ARTICLE:
The Air-Walker (Gabriel Lan) (also known as Gabriel the Air-Walker) is a fictional character appearing in American comic books published by Marvel Comics.

Publication history
Created by Stan Lee and John Buscema, Air-Walker first appeared (in android form) in Fantastic Four #120 (March 1972). The character later appeared in Fantastic Four #211 (Oct. 1979), Captain America #249 (Sept. 1980), Dazzler #10 (Dec. 1981) and Silver Surfer vol. 3 #41 (Sept. 1990).

Fictional character biography
Gabriel Lan is a member of the Xandarian Nova Corps and the captain of the diplomatic and exploratory spaceship Way-Opener. Returning from a mission in space, the Way-Opener was confronted by the vessel of the cosmic entity Galactus, who abducts Lan and offers to transform him into a herald, in a similar fashion to the Silver Surfer.

A willing Lan accepts and becomes the Air-Walker. Pyreus Kril, the Way-Opener's first officer and Lan's friend, becomes obsessed with finding Galactus after the abduction. Lan becomes devoted to Galactus, and the closest thing Galactus has had to a true friend. On one journey to seek a planet for sustenance for Galactus, he battles the alien race the Ovoids, who kill Lan, but not before Galactus retrieves and transfers the last spark of Lan's soul to an android body.

WHAT IS ASKED:
Answer these questions from the Air-Walker article:
(a) In which comic book issue, and in what month and year, did the character first appear?
(b) What is the name of the spaceship that Gabriel Lan captains?
(c) Which alien race kills Lan?
The material that comes next is drawn from a separate source.

MATERIAL SHOWN:
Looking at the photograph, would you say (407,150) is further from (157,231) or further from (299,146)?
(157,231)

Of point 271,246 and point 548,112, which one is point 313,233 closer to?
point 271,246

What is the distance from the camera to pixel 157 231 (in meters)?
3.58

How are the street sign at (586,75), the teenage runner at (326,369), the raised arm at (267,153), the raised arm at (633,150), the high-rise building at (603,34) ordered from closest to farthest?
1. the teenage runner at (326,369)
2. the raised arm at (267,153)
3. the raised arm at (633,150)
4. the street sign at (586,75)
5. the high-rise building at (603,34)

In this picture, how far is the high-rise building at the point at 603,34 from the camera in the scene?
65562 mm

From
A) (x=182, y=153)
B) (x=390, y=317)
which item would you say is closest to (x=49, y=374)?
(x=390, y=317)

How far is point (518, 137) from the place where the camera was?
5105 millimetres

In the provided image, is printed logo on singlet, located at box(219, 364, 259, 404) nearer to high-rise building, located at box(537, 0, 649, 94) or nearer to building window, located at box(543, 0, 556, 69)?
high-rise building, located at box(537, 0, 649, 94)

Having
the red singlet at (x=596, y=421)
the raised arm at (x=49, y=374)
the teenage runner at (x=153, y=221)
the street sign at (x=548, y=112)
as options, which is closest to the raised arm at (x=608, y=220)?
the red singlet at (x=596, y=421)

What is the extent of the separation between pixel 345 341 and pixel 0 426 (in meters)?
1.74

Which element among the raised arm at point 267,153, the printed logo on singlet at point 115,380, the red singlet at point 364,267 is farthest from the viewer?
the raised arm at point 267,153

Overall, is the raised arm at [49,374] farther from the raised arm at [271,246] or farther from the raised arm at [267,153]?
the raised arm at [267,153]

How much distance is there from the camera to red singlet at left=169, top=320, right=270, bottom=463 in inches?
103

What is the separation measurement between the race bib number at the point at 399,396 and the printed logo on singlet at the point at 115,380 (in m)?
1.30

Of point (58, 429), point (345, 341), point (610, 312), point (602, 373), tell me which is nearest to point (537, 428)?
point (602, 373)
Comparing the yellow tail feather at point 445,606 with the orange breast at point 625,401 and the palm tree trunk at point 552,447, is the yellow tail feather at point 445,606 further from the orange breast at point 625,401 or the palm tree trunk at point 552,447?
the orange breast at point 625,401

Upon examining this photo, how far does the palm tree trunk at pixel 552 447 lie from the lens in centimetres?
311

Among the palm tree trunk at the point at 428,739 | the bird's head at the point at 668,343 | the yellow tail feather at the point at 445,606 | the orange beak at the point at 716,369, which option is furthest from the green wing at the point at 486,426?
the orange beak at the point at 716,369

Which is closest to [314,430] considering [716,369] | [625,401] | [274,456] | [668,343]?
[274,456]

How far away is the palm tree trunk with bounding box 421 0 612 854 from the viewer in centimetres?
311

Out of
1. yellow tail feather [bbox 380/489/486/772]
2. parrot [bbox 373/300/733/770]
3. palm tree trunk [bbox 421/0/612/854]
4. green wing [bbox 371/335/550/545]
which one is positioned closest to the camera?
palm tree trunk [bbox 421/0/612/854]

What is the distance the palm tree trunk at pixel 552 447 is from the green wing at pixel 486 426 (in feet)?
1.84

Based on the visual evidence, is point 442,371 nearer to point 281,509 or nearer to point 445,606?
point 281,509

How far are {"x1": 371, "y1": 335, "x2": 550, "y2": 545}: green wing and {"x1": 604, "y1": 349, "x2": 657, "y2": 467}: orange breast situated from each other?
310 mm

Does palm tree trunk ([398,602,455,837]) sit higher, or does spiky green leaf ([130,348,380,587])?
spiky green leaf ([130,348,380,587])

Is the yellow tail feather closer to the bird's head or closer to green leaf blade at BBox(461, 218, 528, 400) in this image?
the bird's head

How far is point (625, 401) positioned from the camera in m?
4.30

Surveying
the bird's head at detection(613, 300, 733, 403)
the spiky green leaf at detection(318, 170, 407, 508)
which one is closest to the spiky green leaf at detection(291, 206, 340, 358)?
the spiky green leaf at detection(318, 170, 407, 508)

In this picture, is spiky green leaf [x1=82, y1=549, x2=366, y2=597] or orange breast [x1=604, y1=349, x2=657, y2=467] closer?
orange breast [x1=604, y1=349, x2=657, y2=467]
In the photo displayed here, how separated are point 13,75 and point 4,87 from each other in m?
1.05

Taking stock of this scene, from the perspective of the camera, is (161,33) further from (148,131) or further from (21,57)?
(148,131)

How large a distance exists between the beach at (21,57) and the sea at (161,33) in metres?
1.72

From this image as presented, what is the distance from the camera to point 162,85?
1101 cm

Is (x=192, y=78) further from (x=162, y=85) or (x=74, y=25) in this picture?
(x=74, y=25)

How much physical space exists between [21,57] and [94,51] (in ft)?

FULL SOLUTION:
(a) Fantastic Four #120, March 1972
(b) The Way-Opener
(c) The Ovoids